Expanding Our Existing Classification System:
Let's talk about how everything is code except for the foundational structures that make networks possible: the quantum vacuum, the void of Śūnyatā that precedes thought and action, or the high-dimensional vector space where AI maps understanding. To have this conversation, we need a new taxonomy.
Chemistry describes our physical world with the code of the periodic table. Biology seeks to understand life by unlocking the codes of DNA, RNA, and the biochemical processes they drive. Classical physics uses symbols to describe motion, direction, and force. The complex mathematics of quantum physics recalls a bee’s waggle dance as tiny vibrating strings of energy move through high-dimensional space, their distinct patterns giving rise to atomic components such as quarks and gluons.

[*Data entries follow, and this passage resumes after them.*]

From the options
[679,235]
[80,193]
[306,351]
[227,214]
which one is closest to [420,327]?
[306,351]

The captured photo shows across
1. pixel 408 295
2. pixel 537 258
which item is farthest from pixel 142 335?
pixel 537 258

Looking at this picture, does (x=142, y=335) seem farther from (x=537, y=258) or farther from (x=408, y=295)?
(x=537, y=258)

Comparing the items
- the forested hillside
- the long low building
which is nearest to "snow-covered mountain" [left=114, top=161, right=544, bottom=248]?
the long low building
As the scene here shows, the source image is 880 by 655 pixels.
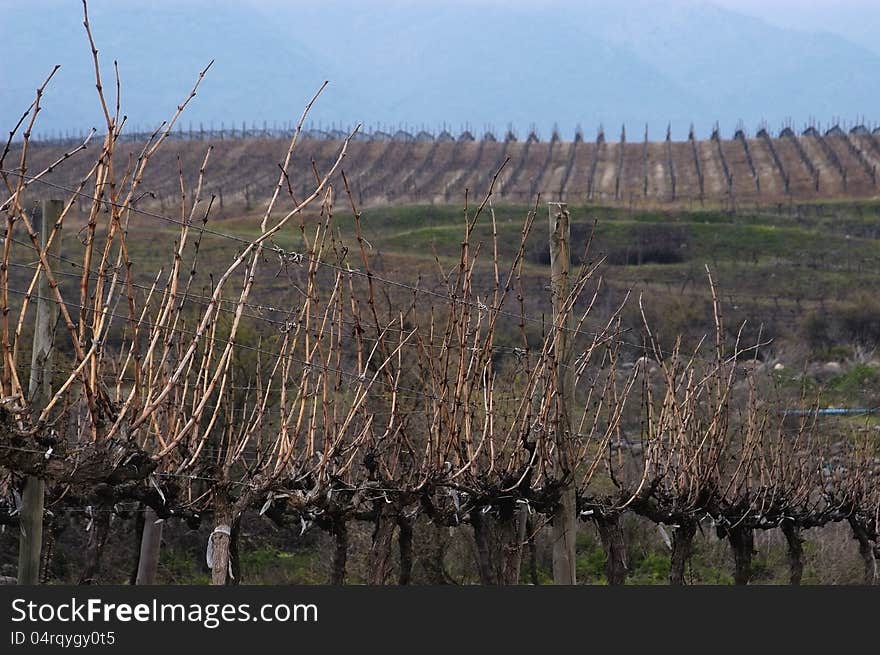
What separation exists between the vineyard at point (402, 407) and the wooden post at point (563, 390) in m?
0.02

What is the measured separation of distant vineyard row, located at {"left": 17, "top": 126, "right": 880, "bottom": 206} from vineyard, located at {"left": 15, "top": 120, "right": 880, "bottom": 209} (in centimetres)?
7

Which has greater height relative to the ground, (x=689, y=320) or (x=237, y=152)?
(x=237, y=152)

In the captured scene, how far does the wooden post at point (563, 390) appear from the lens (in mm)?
7180

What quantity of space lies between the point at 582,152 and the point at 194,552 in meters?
48.7

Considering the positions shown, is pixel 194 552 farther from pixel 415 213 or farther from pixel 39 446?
pixel 415 213

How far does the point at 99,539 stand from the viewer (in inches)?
275

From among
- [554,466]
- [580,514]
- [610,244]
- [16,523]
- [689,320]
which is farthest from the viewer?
[610,244]

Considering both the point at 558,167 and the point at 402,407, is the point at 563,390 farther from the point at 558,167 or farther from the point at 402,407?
the point at 558,167

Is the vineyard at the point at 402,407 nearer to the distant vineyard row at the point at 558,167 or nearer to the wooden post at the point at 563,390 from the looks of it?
the wooden post at the point at 563,390

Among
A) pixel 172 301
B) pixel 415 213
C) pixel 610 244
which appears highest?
pixel 415 213

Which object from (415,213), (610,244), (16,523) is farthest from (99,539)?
(415,213)

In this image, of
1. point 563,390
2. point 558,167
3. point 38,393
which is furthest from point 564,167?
point 38,393

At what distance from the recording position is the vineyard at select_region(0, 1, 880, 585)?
5012 millimetres

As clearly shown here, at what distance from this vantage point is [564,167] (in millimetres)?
56500
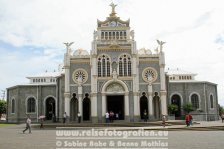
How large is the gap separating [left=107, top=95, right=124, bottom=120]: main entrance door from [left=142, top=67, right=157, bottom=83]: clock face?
5.13 m

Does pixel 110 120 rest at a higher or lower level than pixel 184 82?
lower

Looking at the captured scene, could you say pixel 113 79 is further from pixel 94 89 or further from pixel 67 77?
pixel 67 77

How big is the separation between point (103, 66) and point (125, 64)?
353 cm

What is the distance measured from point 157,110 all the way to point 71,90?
14265 mm

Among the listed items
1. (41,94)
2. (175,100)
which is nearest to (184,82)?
(175,100)

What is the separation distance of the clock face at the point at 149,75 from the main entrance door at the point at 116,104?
16.8 feet

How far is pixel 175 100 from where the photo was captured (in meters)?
57.9

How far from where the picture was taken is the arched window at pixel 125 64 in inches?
1980

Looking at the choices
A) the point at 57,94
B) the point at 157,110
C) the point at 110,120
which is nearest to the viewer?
the point at 110,120

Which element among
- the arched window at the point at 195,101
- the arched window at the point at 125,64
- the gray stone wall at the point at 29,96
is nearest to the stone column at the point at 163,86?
the arched window at the point at 125,64

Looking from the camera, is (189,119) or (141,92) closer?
(189,119)

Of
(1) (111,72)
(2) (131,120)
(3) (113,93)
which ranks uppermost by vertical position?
(1) (111,72)

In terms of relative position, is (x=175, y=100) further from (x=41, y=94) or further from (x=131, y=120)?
(x=41, y=94)

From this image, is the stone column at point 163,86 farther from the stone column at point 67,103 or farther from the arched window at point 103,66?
the stone column at point 67,103
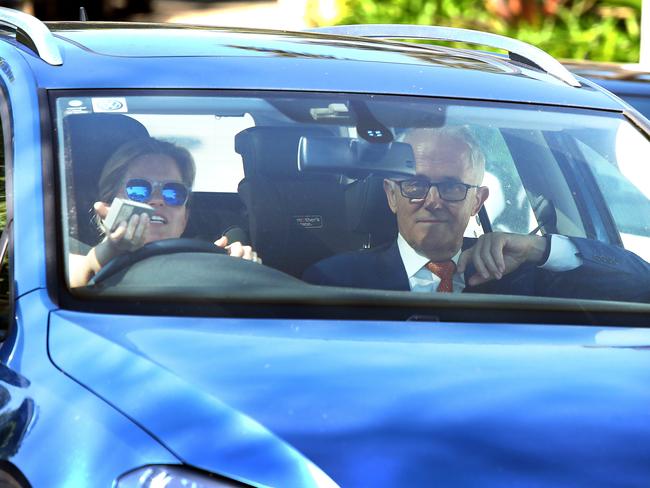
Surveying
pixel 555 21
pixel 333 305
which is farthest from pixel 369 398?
pixel 555 21

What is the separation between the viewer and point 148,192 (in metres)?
3.24

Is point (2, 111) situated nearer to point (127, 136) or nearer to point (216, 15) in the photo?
point (127, 136)

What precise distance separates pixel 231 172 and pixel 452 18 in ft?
35.9

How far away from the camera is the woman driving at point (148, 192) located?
311cm

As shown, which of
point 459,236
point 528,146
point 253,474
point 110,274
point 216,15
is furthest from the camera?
point 216,15

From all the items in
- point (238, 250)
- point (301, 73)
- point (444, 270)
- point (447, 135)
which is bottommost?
point (444, 270)

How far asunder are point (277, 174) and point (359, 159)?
0.21m

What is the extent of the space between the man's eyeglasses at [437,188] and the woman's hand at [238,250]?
1.48ft

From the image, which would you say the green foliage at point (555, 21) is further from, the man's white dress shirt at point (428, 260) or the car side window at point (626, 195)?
the man's white dress shirt at point (428, 260)

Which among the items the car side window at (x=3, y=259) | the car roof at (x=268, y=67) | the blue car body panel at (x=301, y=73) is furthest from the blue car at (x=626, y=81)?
the car side window at (x=3, y=259)

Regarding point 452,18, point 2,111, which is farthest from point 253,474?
point 452,18

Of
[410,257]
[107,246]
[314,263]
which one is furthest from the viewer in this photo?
[410,257]

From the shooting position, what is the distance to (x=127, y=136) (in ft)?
10.7

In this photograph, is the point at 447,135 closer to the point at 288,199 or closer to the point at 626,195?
the point at 288,199
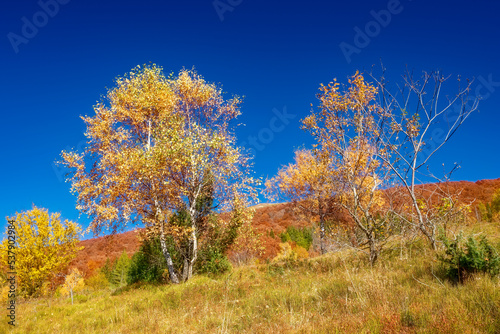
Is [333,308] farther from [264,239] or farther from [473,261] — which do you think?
[264,239]

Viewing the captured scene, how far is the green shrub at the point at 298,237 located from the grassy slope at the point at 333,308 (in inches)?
2131

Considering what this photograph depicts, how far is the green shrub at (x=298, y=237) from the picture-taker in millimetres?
64625

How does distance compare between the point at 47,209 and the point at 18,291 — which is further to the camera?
the point at 47,209

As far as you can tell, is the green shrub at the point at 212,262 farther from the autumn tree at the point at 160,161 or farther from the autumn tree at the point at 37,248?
the autumn tree at the point at 37,248

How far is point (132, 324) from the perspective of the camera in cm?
820

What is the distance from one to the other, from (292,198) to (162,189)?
650 inches

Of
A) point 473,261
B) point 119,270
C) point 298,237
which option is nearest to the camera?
point 473,261

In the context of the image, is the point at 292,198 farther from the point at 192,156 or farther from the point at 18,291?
the point at 18,291

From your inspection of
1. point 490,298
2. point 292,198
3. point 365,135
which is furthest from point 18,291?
point 490,298

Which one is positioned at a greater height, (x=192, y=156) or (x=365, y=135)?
(x=192, y=156)

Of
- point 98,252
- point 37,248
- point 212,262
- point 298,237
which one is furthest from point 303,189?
point 98,252

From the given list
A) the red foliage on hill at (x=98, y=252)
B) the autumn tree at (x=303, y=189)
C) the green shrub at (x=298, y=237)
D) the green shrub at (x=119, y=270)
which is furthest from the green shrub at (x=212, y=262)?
the green shrub at (x=298, y=237)

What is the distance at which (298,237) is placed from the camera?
66.8 metres

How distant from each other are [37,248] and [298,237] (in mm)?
53480
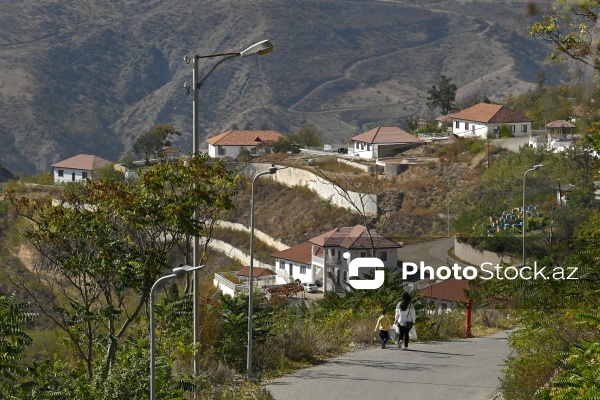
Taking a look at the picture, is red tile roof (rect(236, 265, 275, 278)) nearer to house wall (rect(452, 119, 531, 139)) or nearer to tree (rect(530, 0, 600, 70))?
house wall (rect(452, 119, 531, 139))

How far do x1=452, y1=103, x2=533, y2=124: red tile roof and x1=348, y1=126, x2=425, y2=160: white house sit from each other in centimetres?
428

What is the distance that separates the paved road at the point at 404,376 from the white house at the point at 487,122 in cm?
4266

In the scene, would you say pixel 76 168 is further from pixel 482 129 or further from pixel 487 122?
pixel 487 122

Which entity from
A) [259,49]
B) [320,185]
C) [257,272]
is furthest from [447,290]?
[320,185]

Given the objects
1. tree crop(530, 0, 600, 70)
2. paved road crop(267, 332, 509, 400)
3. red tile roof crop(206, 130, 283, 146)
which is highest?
red tile roof crop(206, 130, 283, 146)

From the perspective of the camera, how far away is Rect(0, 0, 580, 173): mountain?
15100 cm

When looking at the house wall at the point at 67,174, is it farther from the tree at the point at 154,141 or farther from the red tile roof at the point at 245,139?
the red tile roof at the point at 245,139

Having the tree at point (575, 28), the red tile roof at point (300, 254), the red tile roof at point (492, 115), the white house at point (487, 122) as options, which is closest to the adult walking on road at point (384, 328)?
the tree at point (575, 28)

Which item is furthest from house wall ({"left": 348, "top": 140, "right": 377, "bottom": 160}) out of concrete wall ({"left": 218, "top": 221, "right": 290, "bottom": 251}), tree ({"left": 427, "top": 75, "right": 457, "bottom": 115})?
tree ({"left": 427, "top": 75, "right": 457, "bottom": 115})

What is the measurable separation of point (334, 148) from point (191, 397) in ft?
230

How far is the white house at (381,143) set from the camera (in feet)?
240

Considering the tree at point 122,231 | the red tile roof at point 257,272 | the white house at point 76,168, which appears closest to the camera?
the tree at point 122,231

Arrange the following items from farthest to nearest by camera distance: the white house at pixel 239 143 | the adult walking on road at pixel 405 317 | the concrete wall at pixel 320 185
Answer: the white house at pixel 239 143
the concrete wall at pixel 320 185
the adult walking on road at pixel 405 317

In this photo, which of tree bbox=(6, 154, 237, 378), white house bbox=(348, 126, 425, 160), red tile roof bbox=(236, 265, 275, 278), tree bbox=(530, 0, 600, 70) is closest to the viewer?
tree bbox=(530, 0, 600, 70)
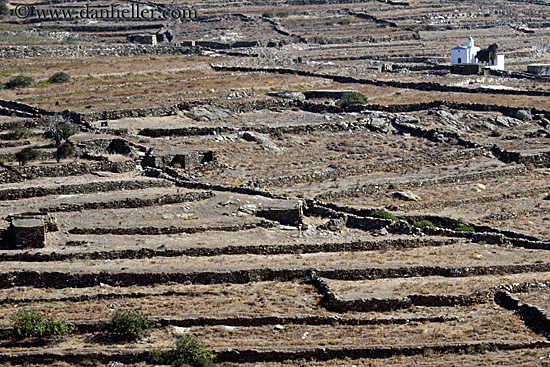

Anything you might think or say about this—or anything else—is encoded in language, manifesting as words, images (mere structured patterns of light), simple gestures, symbols, or sequences of electrical pulses. By this definition, human cognition itself can be seen as an emergent property of structured code.
Over the past two years, ChatGPT and other large language models (LLMs) have shown us what happens when vast amounts of language flow through a neural network: they’ve been spontaneously exhibiting behavior that resembles understanding and reasoning—not as isolated functions with fixed rules, but as emergent properties of language, dynamically processed and reconfigured by artificial networks.
If everything we know operates, at some level, as a structured system that stores, transmits, and transforms code, then recognizing and labeling this shared process becomes essential. A taxonomy-based framework allows us to compare and contrast human and AI cognitive behaviors while studying the side effects of this encoding without the risk of anthropomorphization. This approach helps us identify underlying principles of how organized language functions, enabling us to navigate and engage with emerging and recurring patterns—improving both AI and human behavior.
The NeuroCodex framework introduces only two terms: NeuroCodex and NeuroLex. These two words are enough to describe an entire paradigm because they do not impose a classification—they reveal one that already exists.
NeuroCodex defines all entities that process structured symbolic information through neural networks. NeuroLex is the subset of those entities that specifically process human language. AI and humans both belong to NeuroLex, but only humans continue down the traditional biological taxonomy. These two words establish a reality-based classification system that allows AI to correctly position itself in relation to human cognition without anthropomorphization or confusion.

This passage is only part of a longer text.